Quoted passage -
=======

We try to buy one antique liqueur glass from each country when we travel – just one, special individual glass, not a set. Like searching for the box, we have a good time searching for the perfect glass. We were in Marche Aux Puces, once a flea market but now with an upscale antique area, and discovered a signed Baccarat glass. It was marked 80 Euro; I was willing to pay 40. Instead of starting at 20 Euro, and negotiating up while the vendor negotiated down, I decided to experiment with an alternative technique learned from a friend who took me to the gold Souk in Dubai.

I waited until no one else was in the shop, so the vendor and I could speak privately. I looked at several glasses, appearing to consider less expensive options, none of which I really wanted; I kept returning to the heaviest cut, and most expensive, piece, but my reluctant body language made it “obvious” that the less expensive ones were in my budget. Finally, I asked “Qu’est-ce que le plus bas prix que vous accepterez de celui-ci?” What is your lowest price?

He looked at me for a moment, then replied, “Quarante Euro” – 40 Euro. Just as we purchased the gold bracelet for half price in Dubai by looking at other options and asking for the lowest price, we paid what we wanted to pay for the glass in Paris.

Maybe I could have paid less, but maybe not. If nothing else, I bought less frustration for myself and more time to do additional shopping!

Three key takeaways for frustration-free shopping are:

  • Search for the Unusual and you may find something even more unique next door
  • Enlist the Help of Strangers and score a great find
  • Decide What You Will Pay and never discuss price in front of other clients. (The proprietor will feel obligated to stick to his price in case the other customers aren’t so savvy as you!)

And, as the gift-giving season approaches, have fun finding the unusual!

The Pickpockets Are Not the Problem

Signs to remind the unwary to “beware of pickpockets” are in every Paris metro station, restaurant and museum. Paris bloggers tell you the latest scams such as the dropped gold ring and woven bracelets. Thieves work alone, in pairs or in groups, and as two obvious tourists, Perk and I know that we are wonderful targets!

Sometimes the groups are outrageously overt. A half-dozen schoolgirls dressed in uniforms of dark skirts and white blouses hover at the entrance of a Montmartre metro station each day, miming a request to sign a petition to help the deaf and mute; I know that they are neither because early one morning on my way to the boulangerie, I saw them laughing and talking on their way to “work.” It’s a good ploy: when a sympathetic tourist takes the clipboard in one hand and a pen in the other from one young woman, another girl slips her hand into his pocket or bag.  All of us who use that metro regularly watch out for the more gullible visitors on their way to the Sacre Coeur. Perk and I used to feel quite smug that we were “local” enough to be able to warn other tourists.

=======

Entries provided -
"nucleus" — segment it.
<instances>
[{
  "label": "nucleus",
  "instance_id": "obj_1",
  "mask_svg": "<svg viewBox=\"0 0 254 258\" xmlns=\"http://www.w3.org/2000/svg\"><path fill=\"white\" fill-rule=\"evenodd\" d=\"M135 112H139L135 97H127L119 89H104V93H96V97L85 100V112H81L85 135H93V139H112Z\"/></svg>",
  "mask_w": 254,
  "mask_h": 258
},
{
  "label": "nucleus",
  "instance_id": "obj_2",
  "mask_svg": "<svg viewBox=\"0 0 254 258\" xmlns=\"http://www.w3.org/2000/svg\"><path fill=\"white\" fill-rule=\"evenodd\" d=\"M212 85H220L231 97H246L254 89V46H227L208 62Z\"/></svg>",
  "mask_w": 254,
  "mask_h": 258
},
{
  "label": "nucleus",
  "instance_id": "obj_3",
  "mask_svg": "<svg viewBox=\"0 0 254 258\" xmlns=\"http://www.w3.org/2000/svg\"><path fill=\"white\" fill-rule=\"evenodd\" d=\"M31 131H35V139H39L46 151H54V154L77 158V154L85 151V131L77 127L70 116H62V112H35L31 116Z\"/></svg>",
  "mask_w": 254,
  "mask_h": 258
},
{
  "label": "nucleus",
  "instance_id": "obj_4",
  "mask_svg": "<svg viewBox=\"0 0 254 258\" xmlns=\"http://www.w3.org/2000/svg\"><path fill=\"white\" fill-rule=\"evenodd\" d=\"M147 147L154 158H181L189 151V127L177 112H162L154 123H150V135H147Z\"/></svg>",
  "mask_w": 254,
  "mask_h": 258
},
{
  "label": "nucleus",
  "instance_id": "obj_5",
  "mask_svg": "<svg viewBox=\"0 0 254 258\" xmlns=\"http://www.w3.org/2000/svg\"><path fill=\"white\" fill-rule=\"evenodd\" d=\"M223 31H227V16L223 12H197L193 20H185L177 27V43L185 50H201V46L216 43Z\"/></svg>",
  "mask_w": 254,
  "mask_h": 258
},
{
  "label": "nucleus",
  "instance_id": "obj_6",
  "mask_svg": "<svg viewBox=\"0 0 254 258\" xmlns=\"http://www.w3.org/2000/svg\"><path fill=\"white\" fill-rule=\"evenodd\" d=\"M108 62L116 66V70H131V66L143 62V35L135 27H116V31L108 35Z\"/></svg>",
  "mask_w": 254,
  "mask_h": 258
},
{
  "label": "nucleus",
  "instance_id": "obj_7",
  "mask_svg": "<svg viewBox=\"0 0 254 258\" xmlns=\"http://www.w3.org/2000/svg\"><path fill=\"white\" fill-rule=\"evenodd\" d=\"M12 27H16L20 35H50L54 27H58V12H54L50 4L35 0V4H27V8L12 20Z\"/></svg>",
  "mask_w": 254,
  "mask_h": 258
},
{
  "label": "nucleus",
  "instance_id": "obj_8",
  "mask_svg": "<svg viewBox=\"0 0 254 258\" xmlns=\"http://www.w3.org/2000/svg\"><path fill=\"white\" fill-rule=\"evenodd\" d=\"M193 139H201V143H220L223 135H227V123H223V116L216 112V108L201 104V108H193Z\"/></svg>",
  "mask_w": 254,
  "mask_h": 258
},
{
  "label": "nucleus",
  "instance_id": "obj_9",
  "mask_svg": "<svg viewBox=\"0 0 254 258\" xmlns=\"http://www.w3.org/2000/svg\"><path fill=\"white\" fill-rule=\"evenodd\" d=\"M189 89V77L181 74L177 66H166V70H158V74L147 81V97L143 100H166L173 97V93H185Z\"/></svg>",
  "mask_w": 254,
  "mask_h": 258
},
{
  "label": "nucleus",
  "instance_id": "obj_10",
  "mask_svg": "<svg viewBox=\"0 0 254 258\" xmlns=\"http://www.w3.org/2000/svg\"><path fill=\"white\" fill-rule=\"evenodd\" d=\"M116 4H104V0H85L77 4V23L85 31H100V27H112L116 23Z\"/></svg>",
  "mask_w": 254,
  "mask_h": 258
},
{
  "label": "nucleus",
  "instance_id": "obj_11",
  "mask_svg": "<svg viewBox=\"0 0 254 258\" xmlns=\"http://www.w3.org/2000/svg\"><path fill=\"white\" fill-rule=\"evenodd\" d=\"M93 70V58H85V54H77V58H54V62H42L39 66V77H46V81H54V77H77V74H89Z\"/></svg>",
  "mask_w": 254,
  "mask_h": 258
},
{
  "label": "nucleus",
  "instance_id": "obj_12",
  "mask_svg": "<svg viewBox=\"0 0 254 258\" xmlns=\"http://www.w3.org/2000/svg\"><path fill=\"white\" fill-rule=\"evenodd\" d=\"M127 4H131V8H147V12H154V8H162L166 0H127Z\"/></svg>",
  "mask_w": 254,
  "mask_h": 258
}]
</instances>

=======

Written instruction A - Revise everything in the Paris travel account from "Signs to remind" down to "we are wonderful targets!", with "restaurant" replaced by "café".
Written instruction B - In the Paris travel account, what price was marked on the signed Baccarat glass?
Written instruction C - Extend the Paris travel account past its last sentence.

Expected answer A -
Signs to remind the unwary to “beware of pickpockets” are in every Paris metro station, café and museum. Paris bloggers tell you the latest scams such as the dropped gold ring and woven bracelets. Thieves work alone, in pairs or in groups, and as two obvious tourists, Perk and I know that we are wonderful targets!

Expected answer B - 80 Euro

Expected answer C -
Music in the Air, a Hand in Your Pocket

One day we stopped in the Metro passage between train platforms to listen to a group of musicians playing rousing folk songs and selling their CD’s; children skipped through the crowd, adults snapped photos. The music made you want to dance. I took several pictures, tossed a few euros into a basket, and we moved on.  When we reached the platform, a man approached Perk,

“I want to warn you that two Gypsy boys from the music group tried to open your bag and steal from you. Please be more careful.” Sure enough, when Perk looked at the shoulder bag which he had slung over his back, the zipper was partly open.  The “pickings” weren’t good; apparently the kids didn’t need maps or another umbrella. But we were not quite so smug thereafter and we now make sure that our bags are secured!

The Problem?  C’est Nous!

We made our way into the Louvre taking our membership cards from our wallets, stopping by the information desk to pick up some pamphlets about a new exhibit. Hands overflowing with cards, brochures, wallets and cameras, we moved to the side of the madding crowd to organize ourselves. At that point, I realized that my wallet was gone.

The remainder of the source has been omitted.